# [WORK TO DO]
Retype the lines of the listing below without changes, starting at the line that contains "From this photo, which of" and ending with the line that contains "22.4 inches".

Spatial question entries
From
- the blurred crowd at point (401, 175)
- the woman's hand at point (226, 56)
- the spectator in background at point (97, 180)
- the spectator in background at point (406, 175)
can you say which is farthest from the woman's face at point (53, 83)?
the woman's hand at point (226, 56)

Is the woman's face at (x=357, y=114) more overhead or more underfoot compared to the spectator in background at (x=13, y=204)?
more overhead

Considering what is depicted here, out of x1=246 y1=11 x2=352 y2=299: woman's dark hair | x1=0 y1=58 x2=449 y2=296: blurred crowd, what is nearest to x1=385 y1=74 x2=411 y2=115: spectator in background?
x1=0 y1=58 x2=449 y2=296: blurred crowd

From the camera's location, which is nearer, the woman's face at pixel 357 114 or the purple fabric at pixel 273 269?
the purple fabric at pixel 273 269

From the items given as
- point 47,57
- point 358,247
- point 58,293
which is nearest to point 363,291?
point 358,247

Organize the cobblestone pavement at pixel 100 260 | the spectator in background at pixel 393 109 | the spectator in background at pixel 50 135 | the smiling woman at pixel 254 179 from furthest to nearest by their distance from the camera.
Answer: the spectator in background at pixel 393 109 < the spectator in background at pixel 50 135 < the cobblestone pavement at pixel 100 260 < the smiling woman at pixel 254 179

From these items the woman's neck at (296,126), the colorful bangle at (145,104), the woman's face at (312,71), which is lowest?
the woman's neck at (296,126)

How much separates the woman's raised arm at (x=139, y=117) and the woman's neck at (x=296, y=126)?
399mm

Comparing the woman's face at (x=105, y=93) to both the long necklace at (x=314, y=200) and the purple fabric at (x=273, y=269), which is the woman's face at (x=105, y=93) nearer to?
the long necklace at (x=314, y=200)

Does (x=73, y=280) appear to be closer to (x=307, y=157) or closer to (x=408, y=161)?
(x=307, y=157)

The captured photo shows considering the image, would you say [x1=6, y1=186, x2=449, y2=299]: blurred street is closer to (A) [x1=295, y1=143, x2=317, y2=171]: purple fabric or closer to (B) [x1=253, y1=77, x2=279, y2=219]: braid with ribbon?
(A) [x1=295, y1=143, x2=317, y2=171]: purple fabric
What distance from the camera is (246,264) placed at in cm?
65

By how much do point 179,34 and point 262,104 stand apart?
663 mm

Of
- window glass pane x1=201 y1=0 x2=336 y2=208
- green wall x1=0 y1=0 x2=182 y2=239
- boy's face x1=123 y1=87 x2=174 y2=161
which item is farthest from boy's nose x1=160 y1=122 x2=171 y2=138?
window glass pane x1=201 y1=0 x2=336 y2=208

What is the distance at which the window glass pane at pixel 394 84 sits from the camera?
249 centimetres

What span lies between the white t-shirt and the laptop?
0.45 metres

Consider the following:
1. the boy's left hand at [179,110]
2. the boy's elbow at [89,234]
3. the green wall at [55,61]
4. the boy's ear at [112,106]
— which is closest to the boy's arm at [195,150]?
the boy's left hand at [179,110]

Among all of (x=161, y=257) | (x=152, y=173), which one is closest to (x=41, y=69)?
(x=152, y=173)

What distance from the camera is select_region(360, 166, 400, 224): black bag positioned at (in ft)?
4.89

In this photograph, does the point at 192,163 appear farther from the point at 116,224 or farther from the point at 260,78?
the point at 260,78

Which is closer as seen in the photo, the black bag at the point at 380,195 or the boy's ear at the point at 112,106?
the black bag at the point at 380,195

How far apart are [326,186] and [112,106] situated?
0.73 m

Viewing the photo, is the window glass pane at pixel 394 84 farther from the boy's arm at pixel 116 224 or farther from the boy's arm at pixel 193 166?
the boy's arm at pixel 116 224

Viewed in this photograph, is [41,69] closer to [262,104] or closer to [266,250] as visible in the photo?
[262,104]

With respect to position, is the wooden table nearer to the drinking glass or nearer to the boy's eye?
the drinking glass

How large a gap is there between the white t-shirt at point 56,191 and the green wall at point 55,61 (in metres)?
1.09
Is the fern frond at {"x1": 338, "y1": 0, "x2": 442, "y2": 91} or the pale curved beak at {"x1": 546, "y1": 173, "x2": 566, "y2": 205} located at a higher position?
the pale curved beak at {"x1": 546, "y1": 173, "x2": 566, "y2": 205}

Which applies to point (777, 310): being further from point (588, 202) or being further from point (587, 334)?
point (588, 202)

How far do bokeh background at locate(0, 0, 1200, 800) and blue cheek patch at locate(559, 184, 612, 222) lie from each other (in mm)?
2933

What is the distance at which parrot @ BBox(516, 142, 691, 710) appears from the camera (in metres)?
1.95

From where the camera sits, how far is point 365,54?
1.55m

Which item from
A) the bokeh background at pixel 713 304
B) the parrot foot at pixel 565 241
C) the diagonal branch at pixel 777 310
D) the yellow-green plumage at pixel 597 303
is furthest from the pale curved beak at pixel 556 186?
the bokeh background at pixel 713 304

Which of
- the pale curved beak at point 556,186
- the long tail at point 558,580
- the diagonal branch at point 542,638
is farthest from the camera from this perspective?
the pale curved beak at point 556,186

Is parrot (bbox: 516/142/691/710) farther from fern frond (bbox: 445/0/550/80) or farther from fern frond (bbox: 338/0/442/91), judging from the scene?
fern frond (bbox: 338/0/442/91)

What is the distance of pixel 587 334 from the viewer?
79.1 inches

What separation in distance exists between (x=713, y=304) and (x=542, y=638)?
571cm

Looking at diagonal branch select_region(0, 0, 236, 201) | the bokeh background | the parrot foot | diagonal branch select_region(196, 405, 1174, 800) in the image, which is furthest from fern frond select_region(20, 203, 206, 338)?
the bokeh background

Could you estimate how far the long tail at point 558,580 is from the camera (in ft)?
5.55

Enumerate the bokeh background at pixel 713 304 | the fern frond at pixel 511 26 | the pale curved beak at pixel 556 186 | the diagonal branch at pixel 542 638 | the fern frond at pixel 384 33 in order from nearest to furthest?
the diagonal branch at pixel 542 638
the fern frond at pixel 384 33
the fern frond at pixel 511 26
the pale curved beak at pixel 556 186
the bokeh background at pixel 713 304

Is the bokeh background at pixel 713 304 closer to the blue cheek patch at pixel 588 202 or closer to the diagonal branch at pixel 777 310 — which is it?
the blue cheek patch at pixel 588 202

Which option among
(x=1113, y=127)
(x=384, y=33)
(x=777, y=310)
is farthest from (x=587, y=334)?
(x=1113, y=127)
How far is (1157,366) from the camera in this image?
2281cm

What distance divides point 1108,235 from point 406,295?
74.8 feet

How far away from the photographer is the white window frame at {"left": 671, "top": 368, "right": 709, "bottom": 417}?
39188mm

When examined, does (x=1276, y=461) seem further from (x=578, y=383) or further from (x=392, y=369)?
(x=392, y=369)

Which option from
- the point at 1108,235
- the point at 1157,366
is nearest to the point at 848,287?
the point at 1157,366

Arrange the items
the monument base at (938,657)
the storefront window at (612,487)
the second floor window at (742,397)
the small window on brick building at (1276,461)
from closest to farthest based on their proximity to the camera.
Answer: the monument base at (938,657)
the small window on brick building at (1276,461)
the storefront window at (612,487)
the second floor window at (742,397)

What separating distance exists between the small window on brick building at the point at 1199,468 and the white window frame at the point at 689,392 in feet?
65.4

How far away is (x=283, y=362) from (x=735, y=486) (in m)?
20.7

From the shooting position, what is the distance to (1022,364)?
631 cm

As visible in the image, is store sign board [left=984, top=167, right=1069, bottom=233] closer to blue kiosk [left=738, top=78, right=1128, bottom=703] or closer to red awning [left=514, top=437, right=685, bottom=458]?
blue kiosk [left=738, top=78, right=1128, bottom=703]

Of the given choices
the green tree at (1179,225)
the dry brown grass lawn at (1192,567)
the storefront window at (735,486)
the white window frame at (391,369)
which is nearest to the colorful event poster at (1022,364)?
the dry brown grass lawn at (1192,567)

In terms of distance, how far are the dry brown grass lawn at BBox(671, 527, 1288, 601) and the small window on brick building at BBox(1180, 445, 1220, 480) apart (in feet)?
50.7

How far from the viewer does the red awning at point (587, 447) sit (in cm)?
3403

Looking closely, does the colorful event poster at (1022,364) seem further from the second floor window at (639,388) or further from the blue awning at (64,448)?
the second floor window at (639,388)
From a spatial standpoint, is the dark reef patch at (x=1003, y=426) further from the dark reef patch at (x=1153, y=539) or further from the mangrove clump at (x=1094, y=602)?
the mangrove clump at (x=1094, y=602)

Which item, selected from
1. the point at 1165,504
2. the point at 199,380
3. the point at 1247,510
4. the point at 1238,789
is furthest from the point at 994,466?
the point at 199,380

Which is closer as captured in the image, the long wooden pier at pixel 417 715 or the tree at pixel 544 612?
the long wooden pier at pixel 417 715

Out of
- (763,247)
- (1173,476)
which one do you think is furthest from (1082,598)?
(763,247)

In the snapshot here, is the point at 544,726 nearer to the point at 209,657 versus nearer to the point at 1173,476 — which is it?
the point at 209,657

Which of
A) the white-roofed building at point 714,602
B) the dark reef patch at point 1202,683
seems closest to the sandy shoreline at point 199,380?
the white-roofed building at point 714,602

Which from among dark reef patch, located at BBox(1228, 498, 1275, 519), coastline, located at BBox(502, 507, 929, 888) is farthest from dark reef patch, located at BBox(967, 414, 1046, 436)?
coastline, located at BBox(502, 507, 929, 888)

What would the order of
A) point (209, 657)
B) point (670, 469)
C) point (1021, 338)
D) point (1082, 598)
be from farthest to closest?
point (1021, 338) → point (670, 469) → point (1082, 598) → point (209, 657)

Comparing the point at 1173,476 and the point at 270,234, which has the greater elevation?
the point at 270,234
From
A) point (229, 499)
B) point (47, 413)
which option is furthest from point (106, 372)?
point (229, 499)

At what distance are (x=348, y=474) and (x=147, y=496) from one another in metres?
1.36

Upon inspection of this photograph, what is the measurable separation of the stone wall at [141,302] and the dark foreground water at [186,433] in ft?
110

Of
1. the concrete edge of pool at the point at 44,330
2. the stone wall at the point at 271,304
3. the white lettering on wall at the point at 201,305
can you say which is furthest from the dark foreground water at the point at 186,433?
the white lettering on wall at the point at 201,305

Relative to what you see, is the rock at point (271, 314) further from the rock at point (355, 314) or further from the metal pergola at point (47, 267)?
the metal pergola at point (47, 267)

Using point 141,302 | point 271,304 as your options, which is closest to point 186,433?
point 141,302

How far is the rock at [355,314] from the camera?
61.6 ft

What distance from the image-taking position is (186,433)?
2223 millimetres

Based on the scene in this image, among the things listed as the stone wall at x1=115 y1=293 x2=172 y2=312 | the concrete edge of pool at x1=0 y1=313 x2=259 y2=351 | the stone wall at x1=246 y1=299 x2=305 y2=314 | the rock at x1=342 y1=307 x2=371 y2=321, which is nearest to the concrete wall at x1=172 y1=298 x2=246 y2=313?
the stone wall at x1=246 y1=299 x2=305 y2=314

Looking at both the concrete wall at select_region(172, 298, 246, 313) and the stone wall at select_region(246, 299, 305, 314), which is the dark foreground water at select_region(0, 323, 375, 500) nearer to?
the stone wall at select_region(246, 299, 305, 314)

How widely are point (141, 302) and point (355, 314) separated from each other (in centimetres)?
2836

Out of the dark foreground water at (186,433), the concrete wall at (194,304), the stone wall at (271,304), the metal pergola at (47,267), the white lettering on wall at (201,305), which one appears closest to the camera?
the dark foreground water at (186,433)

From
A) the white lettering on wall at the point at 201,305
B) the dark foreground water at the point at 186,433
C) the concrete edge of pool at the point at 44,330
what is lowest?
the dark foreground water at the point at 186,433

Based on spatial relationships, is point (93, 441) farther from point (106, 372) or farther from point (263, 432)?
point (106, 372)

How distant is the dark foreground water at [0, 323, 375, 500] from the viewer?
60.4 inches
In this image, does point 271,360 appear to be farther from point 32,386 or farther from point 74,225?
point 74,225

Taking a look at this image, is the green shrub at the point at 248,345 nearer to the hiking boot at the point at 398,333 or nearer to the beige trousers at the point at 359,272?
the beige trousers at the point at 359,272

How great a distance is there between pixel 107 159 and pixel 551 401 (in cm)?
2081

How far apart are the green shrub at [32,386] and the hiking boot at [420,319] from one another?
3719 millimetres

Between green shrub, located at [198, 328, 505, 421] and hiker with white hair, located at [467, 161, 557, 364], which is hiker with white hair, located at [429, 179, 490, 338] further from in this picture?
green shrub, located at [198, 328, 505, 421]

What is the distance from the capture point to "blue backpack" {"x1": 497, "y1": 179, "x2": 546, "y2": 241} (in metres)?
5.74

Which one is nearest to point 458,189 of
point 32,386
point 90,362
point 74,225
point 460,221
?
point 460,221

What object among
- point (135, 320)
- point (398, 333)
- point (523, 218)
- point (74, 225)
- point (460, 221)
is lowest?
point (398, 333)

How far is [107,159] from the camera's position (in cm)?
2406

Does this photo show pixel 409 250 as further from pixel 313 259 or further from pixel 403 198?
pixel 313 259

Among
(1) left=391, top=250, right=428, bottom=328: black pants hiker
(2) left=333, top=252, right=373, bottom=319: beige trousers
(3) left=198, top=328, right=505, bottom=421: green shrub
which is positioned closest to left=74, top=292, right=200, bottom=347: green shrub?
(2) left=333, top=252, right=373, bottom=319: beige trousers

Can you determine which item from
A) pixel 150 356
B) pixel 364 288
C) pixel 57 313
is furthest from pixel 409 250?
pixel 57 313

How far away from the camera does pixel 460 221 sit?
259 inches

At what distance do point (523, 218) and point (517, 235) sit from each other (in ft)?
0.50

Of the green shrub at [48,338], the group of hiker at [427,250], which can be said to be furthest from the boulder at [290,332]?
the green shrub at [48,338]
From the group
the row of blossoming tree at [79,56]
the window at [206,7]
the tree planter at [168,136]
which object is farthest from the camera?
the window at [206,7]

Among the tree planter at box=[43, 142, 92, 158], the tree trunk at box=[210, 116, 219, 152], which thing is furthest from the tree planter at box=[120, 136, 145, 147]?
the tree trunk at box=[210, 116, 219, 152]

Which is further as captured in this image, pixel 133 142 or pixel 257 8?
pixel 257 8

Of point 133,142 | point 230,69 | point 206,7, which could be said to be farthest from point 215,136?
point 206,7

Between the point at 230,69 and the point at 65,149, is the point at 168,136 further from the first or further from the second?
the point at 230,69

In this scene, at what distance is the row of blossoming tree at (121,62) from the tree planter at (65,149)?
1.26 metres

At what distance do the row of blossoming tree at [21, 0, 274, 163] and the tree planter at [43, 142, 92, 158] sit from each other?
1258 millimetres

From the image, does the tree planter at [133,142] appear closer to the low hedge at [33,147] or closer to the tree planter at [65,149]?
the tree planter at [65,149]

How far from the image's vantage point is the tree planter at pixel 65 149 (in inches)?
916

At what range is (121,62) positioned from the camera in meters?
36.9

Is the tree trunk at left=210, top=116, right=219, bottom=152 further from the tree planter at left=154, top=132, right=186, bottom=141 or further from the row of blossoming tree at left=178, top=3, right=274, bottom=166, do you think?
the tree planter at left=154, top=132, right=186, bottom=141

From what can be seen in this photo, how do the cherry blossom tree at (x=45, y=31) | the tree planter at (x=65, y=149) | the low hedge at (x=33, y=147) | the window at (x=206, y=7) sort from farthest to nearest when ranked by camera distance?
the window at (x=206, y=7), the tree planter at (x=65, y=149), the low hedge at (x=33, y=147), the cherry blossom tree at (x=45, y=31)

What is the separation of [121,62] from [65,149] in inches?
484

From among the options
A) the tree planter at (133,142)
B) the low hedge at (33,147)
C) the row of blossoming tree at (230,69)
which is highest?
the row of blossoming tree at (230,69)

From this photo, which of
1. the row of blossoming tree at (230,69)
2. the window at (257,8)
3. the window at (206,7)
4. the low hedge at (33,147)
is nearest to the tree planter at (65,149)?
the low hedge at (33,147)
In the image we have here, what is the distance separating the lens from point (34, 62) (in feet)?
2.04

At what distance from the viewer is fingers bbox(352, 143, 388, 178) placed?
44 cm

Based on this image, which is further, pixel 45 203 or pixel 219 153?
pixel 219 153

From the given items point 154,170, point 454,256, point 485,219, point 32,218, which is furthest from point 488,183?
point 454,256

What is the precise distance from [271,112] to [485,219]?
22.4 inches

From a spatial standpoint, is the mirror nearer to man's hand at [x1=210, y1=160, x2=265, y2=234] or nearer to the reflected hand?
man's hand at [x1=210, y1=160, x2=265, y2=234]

# [WRITTEN SOLUTION]
From this photo, which of
1. the row of blossoming tree at (230,69)
2. the window at (257,8)
3. the window at (206,7)
4. the low hedge at (33,147)
is nearest to the tree planter at (65,149)?
the low hedge at (33,147)
In the image we have here, what is the distance separating the lens from point (34, 62) (in feet)?
2.04

At what distance from the viewer is fingers bbox(352, 143, 388, 178) placed?
44 cm

Based on this image, which is further, pixel 45 203 or pixel 219 153?
pixel 219 153

From the given items point 154,170, point 454,256, point 485,219, point 32,218, which is furthest from point 488,183?
point 454,256

What is the precise distance from [271,112] to [485,219]?
22.4 inches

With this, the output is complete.